• What to produce
Please quote the data word for word, from its first line through the line containing "<instances>", both ends included. Leave the pictures out of your answer.

• Data for processing
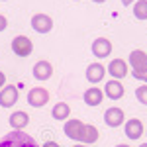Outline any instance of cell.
Here are the masks:
<instances>
[{"label": "cell", "instance_id": "20", "mask_svg": "<svg viewBox=\"0 0 147 147\" xmlns=\"http://www.w3.org/2000/svg\"><path fill=\"white\" fill-rule=\"evenodd\" d=\"M131 75H134L137 80H143V82H147V71H145V73H131Z\"/></svg>", "mask_w": 147, "mask_h": 147}, {"label": "cell", "instance_id": "8", "mask_svg": "<svg viewBox=\"0 0 147 147\" xmlns=\"http://www.w3.org/2000/svg\"><path fill=\"white\" fill-rule=\"evenodd\" d=\"M16 102H18V88L12 86V84H6L0 90V106L2 108H10Z\"/></svg>", "mask_w": 147, "mask_h": 147}, {"label": "cell", "instance_id": "16", "mask_svg": "<svg viewBox=\"0 0 147 147\" xmlns=\"http://www.w3.org/2000/svg\"><path fill=\"white\" fill-rule=\"evenodd\" d=\"M10 125H12V129H24L26 125L30 124V116L26 112H14L10 114Z\"/></svg>", "mask_w": 147, "mask_h": 147}, {"label": "cell", "instance_id": "28", "mask_svg": "<svg viewBox=\"0 0 147 147\" xmlns=\"http://www.w3.org/2000/svg\"><path fill=\"white\" fill-rule=\"evenodd\" d=\"M139 147H147V143H141V145H139Z\"/></svg>", "mask_w": 147, "mask_h": 147}, {"label": "cell", "instance_id": "23", "mask_svg": "<svg viewBox=\"0 0 147 147\" xmlns=\"http://www.w3.org/2000/svg\"><path fill=\"white\" fill-rule=\"evenodd\" d=\"M41 147H59V145H57L55 141H45V143H43Z\"/></svg>", "mask_w": 147, "mask_h": 147}, {"label": "cell", "instance_id": "2", "mask_svg": "<svg viewBox=\"0 0 147 147\" xmlns=\"http://www.w3.org/2000/svg\"><path fill=\"white\" fill-rule=\"evenodd\" d=\"M0 147H39V145L30 134H26L22 129H14L0 139Z\"/></svg>", "mask_w": 147, "mask_h": 147}, {"label": "cell", "instance_id": "4", "mask_svg": "<svg viewBox=\"0 0 147 147\" xmlns=\"http://www.w3.org/2000/svg\"><path fill=\"white\" fill-rule=\"evenodd\" d=\"M129 67H131V73H145L147 71V53L141 51V49H136L129 53Z\"/></svg>", "mask_w": 147, "mask_h": 147}, {"label": "cell", "instance_id": "19", "mask_svg": "<svg viewBox=\"0 0 147 147\" xmlns=\"http://www.w3.org/2000/svg\"><path fill=\"white\" fill-rule=\"evenodd\" d=\"M136 98L141 102V104H145V106H147V84L139 86V88L136 90Z\"/></svg>", "mask_w": 147, "mask_h": 147}, {"label": "cell", "instance_id": "9", "mask_svg": "<svg viewBox=\"0 0 147 147\" xmlns=\"http://www.w3.org/2000/svg\"><path fill=\"white\" fill-rule=\"evenodd\" d=\"M92 53L98 57V59L108 57L112 53V43H110V39H106V37H96V39L92 41Z\"/></svg>", "mask_w": 147, "mask_h": 147}, {"label": "cell", "instance_id": "10", "mask_svg": "<svg viewBox=\"0 0 147 147\" xmlns=\"http://www.w3.org/2000/svg\"><path fill=\"white\" fill-rule=\"evenodd\" d=\"M104 94L110 98V100H120L122 96H124V84L120 82V80H108L106 84H104Z\"/></svg>", "mask_w": 147, "mask_h": 147}, {"label": "cell", "instance_id": "25", "mask_svg": "<svg viewBox=\"0 0 147 147\" xmlns=\"http://www.w3.org/2000/svg\"><path fill=\"white\" fill-rule=\"evenodd\" d=\"M92 2H96V4H104L106 0H92Z\"/></svg>", "mask_w": 147, "mask_h": 147}, {"label": "cell", "instance_id": "1", "mask_svg": "<svg viewBox=\"0 0 147 147\" xmlns=\"http://www.w3.org/2000/svg\"><path fill=\"white\" fill-rule=\"evenodd\" d=\"M63 131L69 139H75L77 143H84V145H92L98 139V129L94 125L82 124L80 120H67Z\"/></svg>", "mask_w": 147, "mask_h": 147}, {"label": "cell", "instance_id": "14", "mask_svg": "<svg viewBox=\"0 0 147 147\" xmlns=\"http://www.w3.org/2000/svg\"><path fill=\"white\" fill-rule=\"evenodd\" d=\"M108 71H110V77H114L116 80H120L127 75V65H125L124 59H114V61H110Z\"/></svg>", "mask_w": 147, "mask_h": 147}, {"label": "cell", "instance_id": "6", "mask_svg": "<svg viewBox=\"0 0 147 147\" xmlns=\"http://www.w3.org/2000/svg\"><path fill=\"white\" fill-rule=\"evenodd\" d=\"M32 28L37 34H47L53 30V20L47 14H35V16H32Z\"/></svg>", "mask_w": 147, "mask_h": 147}, {"label": "cell", "instance_id": "13", "mask_svg": "<svg viewBox=\"0 0 147 147\" xmlns=\"http://www.w3.org/2000/svg\"><path fill=\"white\" fill-rule=\"evenodd\" d=\"M104 75H106V69L102 67L100 63H92L86 67V80L90 82V84H96V82H100L104 79Z\"/></svg>", "mask_w": 147, "mask_h": 147}, {"label": "cell", "instance_id": "11", "mask_svg": "<svg viewBox=\"0 0 147 147\" xmlns=\"http://www.w3.org/2000/svg\"><path fill=\"white\" fill-rule=\"evenodd\" d=\"M53 75V67L49 61H37L34 65V79L35 80H47Z\"/></svg>", "mask_w": 147, "mask_h": 147}, {"label": "cell", "instance_id": "17", "mask_svg": "<svg viewBox=\"0 0 147 147\" xmlns=\"http://www.w3.org/2000/svg\"><path fill=\"white\" fill-rule=\"evenodd\" d=\"M51 116L59 120V122H63V120H69V116H71V106H69L67 102H59L53 106V110H51Z\"/></svg>", "mask_w": 147, "mask_h": 147}, {"label": "cell", "instance_id": "5", "mask_svg": "<svg viewBox=\"0 0 147 147\" xmlns=\"http://www.w3.org/2000/svg\"><path fill=\"white\" fill-rule=\"evenodd\" d=\"M47 100H49V92H47L43 86H35V88H32V90L28 92V102H30V106H34V108L45 106Z\"/></svg>", "mask_w": 147, "mask_h": 147}, {"label": "cell", "instance_id": "3", "mask_svg": "<svg viewBox=\"0 0 147 147\" xmlns=\"http://www.w3.org/2000/svg\"><path fill=\"white\" fill-rule=\"evenodd\" d=\"M32 49H34V43H32V39L26 37V35H18V37L12 39V51L18 57H28L32 53Z\"/></svg>", "mask_w": 147, "mask_h": 147}, {"label": "cell", "instance_id": "21", "mask_svg": "<svg viewBox=\"0 0 147 147\" xmlns=\"http://www.w3.org/2000/svg\"><path fill=\"white\" fill-rule=\"evenodd\" d=\"M6 28H8V20H6V18L0 14V32H4Z\"/></svg>", "mask_w": 147, "mask_h": 147}, {"label": "cell", "instance_id": "7", "mask_svg": "<svg viewBox=\"0 0 147 147\" xmlns=\"http://www.w3.org/2000/svg\"><path fill=\"white\" fill-rule=\"evenodd\" d=\"M124 110L122 108H118V106H114V108H108L106 112H104V122L108 127H118V125L124 124Z\"/></svg>", "mask_w": 147, "mask_h": 147}, {"label": "cell", "instance_id": "24", "mask_svg": "<svg viewBox=\"0 0 147 147\" xmlns=\"http://www.w3.org/2000/svg\"><path fill=\"white\" fill-rule=\"evenodd\" d=\"M134 2H136V0H122V4H124V6H129V4H134Z\"/></svg>", "mask_w": 147, "mask_h": 147}, {"label": "cell", "instance_id": "27", "mask_svg": "<svg viewBox=\"0 0 147 147\" xmlns=\"http://www.w3.org/2000/svg\"><path fill=\"white\" fill-rule=\"evenodd\" d=\"M116 147H129V145H124V143H122V145H116Z\"/></svg>", "mask_w": 147, "mask_h": 147}, {"label": "cell", "instance_id": "12", "mask_svg": "<svg viewBox=\"0 0 147 147\" xmlns=\"http://www.w3.org/2000/svg\"><path fill=\"white\" fill-rule=\"evenodd\" d=\"M124 131H125V136L129 137V139H139L141 134H143V124H141V120H137V118L127 120Z\"/></svg>", "mask_w": 147, "mask_h": 147}, {"label": "cell", "instance_id": "22", "mask_svg": "<svg viewBox=\"0 0 147 147\" xmlns=\"http://www.w3.org/2000/svg\"><path fill=\"white\" fill-rule=\"evenodd\" d=\"M4 86H6V75H4V73L0 71V90H2Z\"/></svg>", "mask_w": 147, "mask_h": 147}, {"label": "cell", "instance_id": "18", "mask_svg": "<svg viewBox=\"0 0 147 147\" xmlns=\"http://www.w3.org/2000/svg\"><path fill=\"white\" fill-rule=\"evenodd\" d=\"M134 16L137 20H147V0H136L134 4Z\"/></svg>", "mask_w": 147, "mask_h": 147}, {"label": "cell", "instance_id": "29", "mask_svg": "<svg viewBox=\"0 0 147 147\" xmlns=\"http://www.w3.org/2000/svg\"><path fill=\"white\" fill-rule=\"evenodd\" d=\"M145 134H147V131H145Z\"/></svg>", "mask_w": 147, "mask_h": 147}, {"label": "cell", "instance_id": "26", "mask_svg": "<svg viewBox=\"0 0 147 147\" xmlns=\"http://www.w3.org/2000/svg\"><path fill=\"white\" fill-rule=\"evenodd\" d=\"M75 147H88V145H84V143H77Z\"/></svg>", "mask_w": 147, "mask_h": 147}, {"label": "cell", "instance_id": "15", "mask_svg": "<svg viewBox=\"0 0 147 147\" xmlns=\"http://www.w3.org/2000/svg\"><path fill=\"white\" fill-rule=\"evenodd\" d=\"M84 102H86V106H98L104 98V90H100L98 86H90V88H86L84 90Z\"/></svg>", "mask_w": 147, "mask_h": 147}]
</instances>
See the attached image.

• Response
Outline any instance of cell.
Here are the masks:
<instances>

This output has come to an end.